Reproduce everything in the passage about Denzer's school psychologist from "CIA Medical is" down to "not? Why is it?".

-- PROVIDED PASSAGE follows --

Denzer writes about his mental health school pyschologist, Mr. Jardin, who provided the support he needed in his elementary school years to manage the different challenges he faced.
We appreciate Denzer for sharing his story and wish him all the best as he pursues a career that advances mental health and wellness.
CIA Medical is proud to present Denzer’s essay on Mr. Jardin.
Denzer Foster’s Essay
I was ten years old, in elementary school, angry, afraid, confused and alone. Never mind that I had a mother who loved me and two brothers. I was alone. Nobody could understand what it was like to be abandoned by a father. All three of us, myself and two brothers were glad he was gone on the one hand because now we were safe. But on the other hand, abandonment is often worse than abuse. At least there was some value to being abused. I remember families dropping deer at our front door to feed us and I remember the Red Cliff Reservation bringing us Christmas presents and Christmas dinner. But I was alone, left to find my way, to navigate bullies (including teachers) and to deal with the loneliness that never stopped. Why is it that we feel alone even when we are not? Why is it?

-- PROVIDED PASSAGE concluded --
-- DATA SHOWN follows --

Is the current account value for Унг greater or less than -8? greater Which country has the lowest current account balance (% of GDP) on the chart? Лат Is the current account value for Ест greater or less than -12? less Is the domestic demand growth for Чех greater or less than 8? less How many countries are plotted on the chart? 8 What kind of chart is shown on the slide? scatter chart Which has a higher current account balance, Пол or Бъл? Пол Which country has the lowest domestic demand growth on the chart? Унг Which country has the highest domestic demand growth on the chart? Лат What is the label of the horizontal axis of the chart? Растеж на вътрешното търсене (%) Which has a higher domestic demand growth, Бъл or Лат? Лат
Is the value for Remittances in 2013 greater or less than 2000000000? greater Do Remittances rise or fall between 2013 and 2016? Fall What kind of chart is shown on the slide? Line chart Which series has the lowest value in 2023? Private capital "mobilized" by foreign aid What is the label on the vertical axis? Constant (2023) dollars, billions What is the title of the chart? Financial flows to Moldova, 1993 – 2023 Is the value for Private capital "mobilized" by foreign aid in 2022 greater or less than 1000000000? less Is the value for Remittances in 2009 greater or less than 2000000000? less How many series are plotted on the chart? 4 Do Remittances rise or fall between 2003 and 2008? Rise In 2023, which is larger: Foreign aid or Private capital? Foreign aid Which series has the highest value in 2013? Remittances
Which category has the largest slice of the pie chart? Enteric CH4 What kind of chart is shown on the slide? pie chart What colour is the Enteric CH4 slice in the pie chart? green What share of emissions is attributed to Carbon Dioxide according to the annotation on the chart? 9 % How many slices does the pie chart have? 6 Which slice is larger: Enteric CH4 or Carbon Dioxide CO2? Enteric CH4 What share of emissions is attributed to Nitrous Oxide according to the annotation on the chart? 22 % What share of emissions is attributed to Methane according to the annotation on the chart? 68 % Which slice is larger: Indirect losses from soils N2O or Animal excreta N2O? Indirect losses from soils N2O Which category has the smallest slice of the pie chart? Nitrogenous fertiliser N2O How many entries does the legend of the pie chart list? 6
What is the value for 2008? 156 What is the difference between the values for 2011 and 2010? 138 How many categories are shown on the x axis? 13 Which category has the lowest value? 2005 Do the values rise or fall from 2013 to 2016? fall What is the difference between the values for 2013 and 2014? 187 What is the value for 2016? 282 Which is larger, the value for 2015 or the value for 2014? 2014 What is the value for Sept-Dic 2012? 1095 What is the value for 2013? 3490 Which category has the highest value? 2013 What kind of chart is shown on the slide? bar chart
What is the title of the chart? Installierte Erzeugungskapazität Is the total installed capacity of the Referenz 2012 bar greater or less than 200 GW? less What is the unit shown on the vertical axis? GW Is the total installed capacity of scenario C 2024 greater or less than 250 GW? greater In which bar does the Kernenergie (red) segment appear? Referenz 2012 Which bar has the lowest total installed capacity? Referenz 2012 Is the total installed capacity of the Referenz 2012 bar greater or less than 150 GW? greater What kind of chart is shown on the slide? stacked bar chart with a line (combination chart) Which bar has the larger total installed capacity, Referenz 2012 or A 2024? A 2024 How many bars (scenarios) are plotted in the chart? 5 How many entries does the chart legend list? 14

-- DATA SHOWN concluded --

# RESULT FOR THIS EXERCISE:
CIA Medical is proud to present Denzer’s essay on Mr. Jardin.
Denzer Foster’s Essay
I was ten years old, in elementary school, angry, afraid, confused and alone. Never mind that I had a mother who loved me and two brothers. I was alone. Nobody could understand what it was like to be abandoned by a father. All three of us, myself and two brothers were glad he was gone on the one hand because now we were safe. But on the other hand, abandonment is often worse than abuse. At least there was some value to being abused. I remember families dropping deer at our front door to feed us and I remember the Red Cliff Reservation bringing us Christmas presents and Christmas dinner. But I was alone, left to find my way, to navigate bullies (including teachers) and to deal with the loneliness that never stopped. Why is it that we feel alone even when we are not? Why is it?